Council #4933 – Austin, TX
Council President: Kristan Silva
2013-2015 Grant Recipient

Austin Soundwaves, a music education program modeled after El Sistema, will expand its current efforts at East Austin College Prep Academy. Through the FDD grant, Austin Soundwaves will expand to connect low-income at-risk youth in Austin with experienced musicians and educators who will serve as mentors and role models. The program’s weekly 10 hours of instruction will also be supplemented by additional hours in performance opportunities such as educational field trips, learning excursions, and student performances at various venues throughout Austin.

Council #1 – Corpus Christi, TX
Council President: Nicholas Adame

The proposed Ford Driving Dreams through Education Grant will supplement activities provided by the LNESC – Corpus Christi Upward Bound program. The program provides fundamental academic support to economically disadvantaged at-risk high school students and high school students from families in which neither parent holds a bachelor's degree. The goal of the program is to decrease the high school dropout rate by increasing the rate at which participants complete secondary education, enroll in, and graduate from an appropriate postsecondary educational program.
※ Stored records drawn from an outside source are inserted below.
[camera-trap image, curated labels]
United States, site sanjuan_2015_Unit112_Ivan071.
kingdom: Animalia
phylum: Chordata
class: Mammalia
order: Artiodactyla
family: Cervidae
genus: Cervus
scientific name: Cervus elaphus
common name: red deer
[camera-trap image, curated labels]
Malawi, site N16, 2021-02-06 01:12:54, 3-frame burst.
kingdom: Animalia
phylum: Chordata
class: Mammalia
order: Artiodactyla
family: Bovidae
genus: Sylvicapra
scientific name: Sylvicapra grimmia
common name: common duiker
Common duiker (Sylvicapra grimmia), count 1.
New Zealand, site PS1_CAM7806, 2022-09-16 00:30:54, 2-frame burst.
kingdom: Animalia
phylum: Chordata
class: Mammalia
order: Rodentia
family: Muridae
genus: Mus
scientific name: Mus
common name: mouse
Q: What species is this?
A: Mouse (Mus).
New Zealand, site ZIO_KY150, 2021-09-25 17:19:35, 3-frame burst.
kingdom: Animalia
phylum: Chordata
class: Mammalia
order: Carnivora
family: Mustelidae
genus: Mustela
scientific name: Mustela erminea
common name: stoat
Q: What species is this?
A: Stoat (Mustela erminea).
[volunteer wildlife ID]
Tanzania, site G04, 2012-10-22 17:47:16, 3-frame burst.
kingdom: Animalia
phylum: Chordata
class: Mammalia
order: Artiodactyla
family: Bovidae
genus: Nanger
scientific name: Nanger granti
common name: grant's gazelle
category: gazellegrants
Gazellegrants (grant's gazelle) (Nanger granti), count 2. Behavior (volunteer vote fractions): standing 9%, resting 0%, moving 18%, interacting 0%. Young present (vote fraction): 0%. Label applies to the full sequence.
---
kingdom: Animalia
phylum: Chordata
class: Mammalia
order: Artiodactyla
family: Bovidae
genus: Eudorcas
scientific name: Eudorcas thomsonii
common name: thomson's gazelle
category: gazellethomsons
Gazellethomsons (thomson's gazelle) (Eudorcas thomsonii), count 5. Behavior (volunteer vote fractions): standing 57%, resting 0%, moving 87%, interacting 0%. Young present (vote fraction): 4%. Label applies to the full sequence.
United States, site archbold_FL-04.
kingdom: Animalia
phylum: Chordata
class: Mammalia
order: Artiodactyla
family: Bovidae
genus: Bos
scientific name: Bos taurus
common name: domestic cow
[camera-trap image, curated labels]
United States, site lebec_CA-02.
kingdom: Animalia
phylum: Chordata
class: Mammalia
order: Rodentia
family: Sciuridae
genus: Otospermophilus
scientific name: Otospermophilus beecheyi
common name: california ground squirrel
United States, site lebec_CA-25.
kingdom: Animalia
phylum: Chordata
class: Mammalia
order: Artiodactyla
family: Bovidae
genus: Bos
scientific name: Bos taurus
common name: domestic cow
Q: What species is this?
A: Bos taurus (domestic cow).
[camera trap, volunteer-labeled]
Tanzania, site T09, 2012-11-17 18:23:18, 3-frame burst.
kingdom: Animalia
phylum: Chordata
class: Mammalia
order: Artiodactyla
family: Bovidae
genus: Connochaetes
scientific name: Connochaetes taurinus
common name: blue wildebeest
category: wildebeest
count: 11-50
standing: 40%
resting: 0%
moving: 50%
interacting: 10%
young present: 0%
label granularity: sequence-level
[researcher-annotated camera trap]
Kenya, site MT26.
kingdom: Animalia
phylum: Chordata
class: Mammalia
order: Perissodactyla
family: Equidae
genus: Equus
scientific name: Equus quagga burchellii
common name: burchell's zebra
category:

LNESC – Corpus Christi Upward Bound program activities include tutoring, counseling, mentoring, cultural enrichment, college/university tours, assistance with the college admissions and financial aid application processes, and financial and economic literacy. All LNESC –Corpus Christi Upward Bound program activities are designed to directly increase essential academic skills, and academic readiness of students from groups that are traditionally underrepresented in postsecondary education.

WASHINGTON

Council #47013 – Vancouver, WA
Council President: Diana Perez

Many students will immerse themselves in a dynamic program where STEM principles and concepts taught during the school year are applied in hands-on experiences during the summer. LULAC Council 47013, Mathematics-Engineering-Science-Achievement (MESA) Washington, and Mount St Helens Institute will teach students how to build a robot, measure vegetation growth, learn about geologic processes, and much more in both classroom and outdoor settings. The summer learning STEM academy will provide unique experiences for youth in middle and high school, exposing them to researchers and scientists. From being up close and personal with the only active volcano in the United States to learning how to code in a computer lab, the advantage of this summer learning academy will forever leave an impression in a young developing mind.

WISCONSIN

Council #319 – Milwaukee, WI
Council President: Gregorio Montoto

The Hispanic Leadership will target Hispanic at risk youth to engage in leadership sessions, where students will be linked with community mentors, that will assist students to pursue their college ambition, graduate from high school and pursue a two or four year career at an institution of higher education.